- _EXTRAIT DU TEXTE_:

·····

Chine
- Vague anti-gay avant les JO de
Pékin 09.04.08
Le site internet Bakchich.info a publié ce
dimanche 6 avril 2008 un article sur la chasse aux homosexuels
lancée par le gouvernement chinois quatre mois avant les JO de
Pékin. Avec l'aimable autorisation de Bakchich.info, nous
reproduisons ici l'intégralité de cet article.
Le site internet :
Bakchich.info
Avant les J.O l’ambiance n’est pas très gay
par
Doug Ireland
La police chinoise fait le ménage. Et rien
n’échappe à sa vigilance. La communauté gay en fait les frais. Les
rafles se multiplient dans les quartiers homosexuels de Pékin, où
il ne fait décidément pas bon sortir de la norme !
La vague d’intimidation et de répression en
Chine avant les Jeux Olympiques cible aussi les homosexuels. Selon
un courriel du Docteur Wan Yanhai, le militant gay et anti-Sida le
plus en vu en Chine, le mois de mars a été l’occasion de
nombreuses rafles policières à Pékin et à Shanghai. Il estime que
les autorités chinoises ont sévit contre la communauté gay "au
niveau national ".
Le Dr. Wan Yanhai n’est pas n’importe qui.
Fonctionnaire dans le ministère de Santé publique, il a perdu son
poste en 1994 à cause de sa participation à des campagnes
d’information sur le sida et à son soutien pour l’idée d’égalité
des droits des homosexuels, hommes ou femmes. Après son
licenciement du ministère, Wan Yanhai a fondé l’association
anti-Sida Aizhixing Action Project (les caractères chinois pour "Aizhixing"
représentent l’amour, le savoir et l’action et sont un jeu sur le
mot chinois pour Sida). L’association milite également pour la
liberté d’expression sur Internet.
Enlevé et arrêté en 2002 pour avoir diffusé un
rapport gouvernemental interne sur le scandale du sang contaminé
en Chine (près d’un million de personnes ont été contaminé par le
VIH dans 23 des 30 provinces chinoises), Wan Yanhai n’a été libéré
qu’un mois plus tard après une campagne mondiale protestant contre
son arrestation. En 2006, il était de nouveau arrêté pour avoir
accusé le gouvernement de "s’être endormi" sur le Sida en Chine.

·····

- _TÂCHES À FAIRE_:
a - Quelles années écrites avec quatre chiffres figurent dans l'extrait ci-dessus ? Donnez-les dans leur ordre d'apparition.
b - Quel résumé en deux phrases peut-on faire de l'extrait ci-dessus ?

- _DONNÉES FOURNIES_:
·····

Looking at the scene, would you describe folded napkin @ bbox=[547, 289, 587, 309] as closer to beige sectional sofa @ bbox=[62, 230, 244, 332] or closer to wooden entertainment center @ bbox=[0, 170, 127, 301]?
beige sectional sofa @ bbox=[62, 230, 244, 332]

·····

- _RÉSULTATS PAR TÂCHE_:
a - 2008, 1994, 2002, 2006

b - Selon un article de Bakchich.info reproduit sur le site, la police chinoise a multiplié en mars les rafles contre les homosexuels à Pékin et à Shanghai avant les Jeux olympiques, une répression que le Dr Wan Yanhai estime menée au niveau national. Ce militant gay et anti-Sida, qui a perdu son poste au ministère de la Santé publique en 1994, a fondé l'association Aizhixing Action Project et a été arrêté en 2002 puis de nouveau en 2006.